Exercise - Please put every line, from the one containing "Is point 37,177" through the end of the records, into a Markdown table with the columns Row and Line, numbering the rows and skipping blank lines.

-- start of Exercise materials --

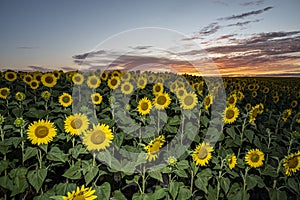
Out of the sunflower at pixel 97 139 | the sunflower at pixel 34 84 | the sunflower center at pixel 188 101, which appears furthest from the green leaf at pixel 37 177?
the sunflower at pixel 34 84

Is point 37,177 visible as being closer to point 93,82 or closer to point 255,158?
point 255,158

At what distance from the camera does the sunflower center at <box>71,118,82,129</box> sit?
357 centimetres

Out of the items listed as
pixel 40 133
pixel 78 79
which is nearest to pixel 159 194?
pixel 40 133

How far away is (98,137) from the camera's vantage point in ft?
10.7

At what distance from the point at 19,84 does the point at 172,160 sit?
8.73 meters

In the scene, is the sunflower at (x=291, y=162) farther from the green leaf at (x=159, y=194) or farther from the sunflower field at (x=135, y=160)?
the green leaf at (x=159, y=194)

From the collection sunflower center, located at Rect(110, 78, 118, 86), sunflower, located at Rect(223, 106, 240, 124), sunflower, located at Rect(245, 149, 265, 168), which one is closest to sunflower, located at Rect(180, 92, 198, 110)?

-- end of Exercise materials --

Final result -
| Row | Line |
|---|---|
| 1 | Is point 37,177 visible as being closer to point 93,82 or closer to point 255,158? |
| 2 | point 255,158 |
| 3 | At what distance from the camera does the sunflower center at <box>71,118,82,129</box> sit? |
| 4 | 357 centimetres |
| 5 | Out of the items listed as |
| 6 | pixel 40 133 |
| 7 | pixel 78 79 |
| 8 | which is nearest to pixel 159 194? |
| 9 | pixel 40 133 |
| 10 | How far away is (98,137) from the camera's vantage point in ft? |
| 11 | 10.7 |
| 12 | At what distance from the point at 19,84 does the point at 172,160 sit? |
| 13 | 8.73 meters |
| 14 | In the scene, is the sunflower at (x=291, y=162) farther from the green leaf at (x=159, y=194) or farther from the sunflower field at (x=135, y=160)? |
| 15 | the green leaf at (x=159, y=194) |
| 16 | From the collection sunflower center, located at Rect(110, 78, 118, 86), sunflower, located at Rect(223, 106, 240, 124), sunflower, located at Rect(245, 149, 265, 168), which one is closest to sunflower, located at Rect(180, 92, 198, 110)? |